* **Task description**: The entries below should be copied exactly and completely.

+++ Dataset content

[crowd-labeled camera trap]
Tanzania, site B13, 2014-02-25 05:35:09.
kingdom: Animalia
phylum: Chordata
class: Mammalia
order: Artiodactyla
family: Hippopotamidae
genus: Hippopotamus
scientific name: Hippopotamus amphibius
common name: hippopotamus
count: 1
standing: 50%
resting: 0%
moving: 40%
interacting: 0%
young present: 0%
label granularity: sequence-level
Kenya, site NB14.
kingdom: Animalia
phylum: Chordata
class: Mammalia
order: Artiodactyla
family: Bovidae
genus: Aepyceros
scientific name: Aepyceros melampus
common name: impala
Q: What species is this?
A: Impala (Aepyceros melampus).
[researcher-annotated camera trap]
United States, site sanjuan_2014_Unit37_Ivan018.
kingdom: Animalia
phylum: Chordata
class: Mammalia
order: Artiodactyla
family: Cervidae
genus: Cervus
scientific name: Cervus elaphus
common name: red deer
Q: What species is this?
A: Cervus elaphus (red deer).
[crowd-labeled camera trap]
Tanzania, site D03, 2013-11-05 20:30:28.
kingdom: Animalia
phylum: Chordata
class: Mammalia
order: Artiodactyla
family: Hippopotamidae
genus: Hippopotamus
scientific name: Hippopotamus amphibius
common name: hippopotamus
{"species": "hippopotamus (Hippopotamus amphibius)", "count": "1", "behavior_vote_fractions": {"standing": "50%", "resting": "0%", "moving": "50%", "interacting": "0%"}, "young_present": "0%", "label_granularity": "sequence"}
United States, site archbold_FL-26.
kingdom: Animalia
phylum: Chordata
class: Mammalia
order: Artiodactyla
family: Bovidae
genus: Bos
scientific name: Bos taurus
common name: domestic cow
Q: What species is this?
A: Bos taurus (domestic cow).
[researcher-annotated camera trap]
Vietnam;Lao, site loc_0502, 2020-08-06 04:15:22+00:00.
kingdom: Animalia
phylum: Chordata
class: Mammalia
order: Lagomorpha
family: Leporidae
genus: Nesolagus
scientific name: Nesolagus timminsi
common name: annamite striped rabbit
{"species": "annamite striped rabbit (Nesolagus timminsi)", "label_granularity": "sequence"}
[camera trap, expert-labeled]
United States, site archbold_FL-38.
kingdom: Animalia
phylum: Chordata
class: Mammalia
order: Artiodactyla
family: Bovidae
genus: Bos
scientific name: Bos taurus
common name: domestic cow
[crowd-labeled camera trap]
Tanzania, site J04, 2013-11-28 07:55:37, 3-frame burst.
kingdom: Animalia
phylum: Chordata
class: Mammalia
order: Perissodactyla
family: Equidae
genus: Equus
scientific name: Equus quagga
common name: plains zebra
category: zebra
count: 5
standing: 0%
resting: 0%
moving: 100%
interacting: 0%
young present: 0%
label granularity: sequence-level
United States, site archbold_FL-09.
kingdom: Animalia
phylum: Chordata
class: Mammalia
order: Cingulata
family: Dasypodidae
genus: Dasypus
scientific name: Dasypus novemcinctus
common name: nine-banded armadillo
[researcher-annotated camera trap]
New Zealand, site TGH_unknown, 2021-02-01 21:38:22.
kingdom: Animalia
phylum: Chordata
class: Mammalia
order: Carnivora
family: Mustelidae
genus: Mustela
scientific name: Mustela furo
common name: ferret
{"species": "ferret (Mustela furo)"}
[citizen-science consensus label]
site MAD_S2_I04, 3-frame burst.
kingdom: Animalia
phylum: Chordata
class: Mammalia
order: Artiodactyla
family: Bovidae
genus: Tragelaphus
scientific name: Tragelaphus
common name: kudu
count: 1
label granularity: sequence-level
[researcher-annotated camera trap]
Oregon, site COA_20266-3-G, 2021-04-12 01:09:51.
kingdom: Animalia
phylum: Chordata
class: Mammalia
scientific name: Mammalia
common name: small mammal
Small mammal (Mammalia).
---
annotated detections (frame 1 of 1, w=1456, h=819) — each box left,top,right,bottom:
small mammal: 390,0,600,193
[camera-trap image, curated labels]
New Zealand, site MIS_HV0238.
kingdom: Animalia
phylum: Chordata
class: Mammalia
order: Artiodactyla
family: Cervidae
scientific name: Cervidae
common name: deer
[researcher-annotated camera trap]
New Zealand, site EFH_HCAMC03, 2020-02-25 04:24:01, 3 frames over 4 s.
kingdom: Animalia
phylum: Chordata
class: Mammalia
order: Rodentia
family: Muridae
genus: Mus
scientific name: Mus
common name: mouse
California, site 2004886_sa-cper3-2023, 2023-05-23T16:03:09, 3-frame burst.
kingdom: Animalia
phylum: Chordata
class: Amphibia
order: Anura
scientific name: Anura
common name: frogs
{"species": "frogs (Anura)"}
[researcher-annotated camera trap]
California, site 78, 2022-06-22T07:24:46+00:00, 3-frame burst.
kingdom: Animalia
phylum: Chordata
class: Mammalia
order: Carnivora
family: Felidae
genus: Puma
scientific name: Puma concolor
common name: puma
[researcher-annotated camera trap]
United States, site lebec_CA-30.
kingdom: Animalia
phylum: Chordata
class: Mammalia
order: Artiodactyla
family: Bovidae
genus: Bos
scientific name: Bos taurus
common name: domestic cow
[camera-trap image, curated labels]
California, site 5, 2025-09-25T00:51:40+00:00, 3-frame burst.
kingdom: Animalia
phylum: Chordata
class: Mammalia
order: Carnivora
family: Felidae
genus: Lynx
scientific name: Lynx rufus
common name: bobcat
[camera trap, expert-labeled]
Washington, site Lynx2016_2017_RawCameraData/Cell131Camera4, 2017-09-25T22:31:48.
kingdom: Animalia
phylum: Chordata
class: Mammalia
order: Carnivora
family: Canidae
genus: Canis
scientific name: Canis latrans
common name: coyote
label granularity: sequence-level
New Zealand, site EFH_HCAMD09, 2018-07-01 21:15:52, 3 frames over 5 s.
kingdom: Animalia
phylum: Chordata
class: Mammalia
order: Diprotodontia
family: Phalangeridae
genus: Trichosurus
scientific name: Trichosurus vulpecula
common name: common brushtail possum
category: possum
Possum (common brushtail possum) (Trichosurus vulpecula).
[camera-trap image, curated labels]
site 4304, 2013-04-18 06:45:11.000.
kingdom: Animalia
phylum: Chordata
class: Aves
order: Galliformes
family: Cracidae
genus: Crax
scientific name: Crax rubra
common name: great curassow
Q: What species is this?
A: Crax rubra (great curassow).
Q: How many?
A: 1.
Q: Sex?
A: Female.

++++++

* **Result**:
[crowd-labeled camera trap]
Tanzania, site B13, 2014-02-25 05:35:09.
kingdom: Animalia
phylum: Chordata
class: Mammalia
order: Artiodactyla
family: Hippopotamidae
genus: Hippopotamus
scientific name: Hippopotamus amphibius
common name: hippopotamus
count: 1
standing: 50%
resting: 0%
moving: 40%
interacting: 0%
young present: 0%
label granularity: sequence-level
Kenya, site NB14.
kingdom: Animalia
phylum: Chordata
class: Mammalia
order: Artiodactyla
family: Bovidae
genus: Aepyceros
scientific name: Aepyceros melampus
common name: impala
Q: What species is this?
A: Impala (Aepyceros melampus).
[researcher-annotated camera trap]
United States, site sanjuan_2014_Unit37_Ivan018.
kingdom: Animalia
phylum: Chordata
class: Mammalia
order: Artiodactyla
family: Cervidae
genus: Cervus
scientific name: Cervus elaphus
common name: red deer
Q: What species is this?
A: Cervus elaphus (red deer).
[crowd-labeled camera trap]
Tanzania, site D03, 2013-11-05 20:30:28.
kingdom: Animalia
phylum: Chordata
class: Mammalia
order: Artiodactyla
family: Hippopotamidae
genus: Hippopotamus
scientific name: Hippopotamus amphibius
common name: hippopotamus
{"species": "hippopotamus (Hippopotamus amphibius)", "count": "1", "behavior_vote_fractions": {"standing": "50%", "resting": "0%", "moving": "50%", "interacting": "0%"}, "young_present": "0%", "label_granularity": "sequence"}
United States, site archbold_FL-26.
kingdom: Animalia
phylum: Chordata
class: Mammalia
order: Artiodactyla
family: Bovidae
genus: Bos
scientific name: Bos taurus
common name: domestic cow
Q: What species is this?
A: Bos taurus (domestic cow).
[researcher-annotated camera trap]
Vietnam;Lao, site loc_0502, 2020-08-06 04:15:22+00:00.
kingdom: Animalia
phylum: Chordata
class: Mammalia
order: Lagomorpha
family: Leporidae
genus: Nesolagus
scientific name: Nesolagus timminsi
common name: annamite striped rabbit
{"species": "annamite striped rabbit (Nesolagus timminsi)", "label_granularity": "sequence"}
[camera trap, expert-labeled]
United States, site archbold_FL-38.
kingdom: Animalia
phylum: Chordata
class: Mammalia
order: Artiodactyla
family: Bovidae
genus: Bos
scientific name: Bos taurus
common name: domestic cow
[crowd-labeled camera trap]
Tanzania, site J04, 2013-11-28 07:55:37, 3-frame burst.
kingdom: Animalia
phylum: Chordata
class: Mammalia
order: Perissodactyla
family: Equidae
genus: Equus
scientific name: Equus quagga
common name: plains zebra
category: zebra
count: 5
standing: 0%
resting: 0%
moving: 100%
interacting: 0%
young present: 0%
label granularity: sequence-level
United States, site archbold_FL-09.
kingdom: Animalia
phylum: Chordata
class: Mammalia
order: Cingulata
family: Dasypodidae
genus: Dasypus
scientific name: Dasypus novemcinctus
common name: nine-banded armadillo
[researcher-annotated camera trap]
New Zealand, site TGH_unknown, 2021-02-01 21:38:22.
kingdom: Animalia
phylum: Chordata
class: Mammalia
order: Carnivora
family: Mustelidae
genus: Mustela
scientific name: Mustela furo
common name: ferret
{"species": "ferret (Mustela furo)"}
[citizen-science consensus label]
site MAD_S2_I04, 3-frame burst.
kingdom: Animalia
phylum: Chordata
class: Mammalia
order: Artiodactyla
family: Bovidae
genus: Tragelaphus
scientific name: Tragelaphus
common name: kudu
count: 1
label granularity: sequence-level
[researcher-annotated camera trap]
Oregon, site COA_20266-3-G, 2021-04-12 01:09:51.
kingdom: Animalia
phylum: Chordata
class: Mammalia
scientific name: Mammalia
common name: small mammal
Small mammal (Mammalia).
---
annotated detections (frame 1 of 1, w=1456, h=819) — each box left,top,right,bottom:
small mammal: 390,0,600,193
[camera-trap image, curated labels]
New Zealand, site MIS_HV0238.
kingdom: Animalia
phylum: Chordata
class: Mammalia
order: Artiodactyla
family: Cervidae
scientific name: Cervidae
common name: deer
[researcher-annotated camera trap]
New Zealand, site EFH_HCAMC03, 2020-02-25 04:24:01, 3 frames over 4 s.
kingdom: Animalia
phylum: Chordata
class: Mammalia
order: Rodentia
family: Muridae
genus: Mus
scientific name: Mus
common name: mouse
California, site 2004886_sa-cper3-2023, 2023-05-23T16:03:09, 3-frame burst.
kingdom: Animalia
phylum: Chordata
class: Amphibia
order: Anura
scientific name: Anura
common name: frogs
{"species": "frogs (Anura)"}
[researcher-annotated camera trap]
California, site 78, 2022-06-22T07:24:46+00:00, 3-frame burst.
kingdom: Animalia
phylum: Chordata
class: Mammalia
order: Carnivora
family: Felidae
genus: Puma
scientific name: Puma concolor
common name: puma
[researcher-annotated camera trap]
United States, site lebec_CA-30.
kingdom: Animalia
phylum: Chordata
class: Mammalia
order: Artiodactyla
family: Bovidae
genus: Bos
scientific name: Bos taurus
common name: domestic cow
[camera-trap image, curated labels]
California, site 5, 2025-09-25T00:51:40+00:00, 3-frame burst.
kingdom: Animalia
phylum: Chordata
class: Mammalia
order: Carnivora
family: Felidae
genus: Lynx
scientific name: Lynx rufus
common name: bobcat
[camera trap, expert-labeled]
Washington, site Lynx2016_2017_RawCameraData/Cell131Camera4, 2017-09-25T22:31:48.
kingdom: Animalia
phylum: Chordata
class: Mammalia
order: Carnivora
family: Canidae
genus: Canis
scientific name: Canis latrans
common name: coyote
label granularity: sequence-level
New Zealand, site EFH_HCAMD09, 2018-07-01 21:15:52, 3 frames over 5 s.
kingdom: Animalia
phylum: Chordata
class: Mammalia
order: Diprotodontia
family: Phalangeridae
genus: Trichosurus
scientific name: Trichosurus vulpecula
common name: common brushtail possum
category: possum
Possum (common brushtail possum) (Trichosurus vulpecula).
[camera-trap image, curated labels]
site 4304, 2013-04-18 06:45:11.000.
kingdom: Animalia
phylum: Chordata
class: Aves
order: Galliformes
family: Cracidae
genus: Crax
scientific name: Crax rubra
common name: great curassow
Q: What species is this?
A: Crax rubra (great curassow).
Q: How many?
A: 1.
Q: Sex?
A: Female.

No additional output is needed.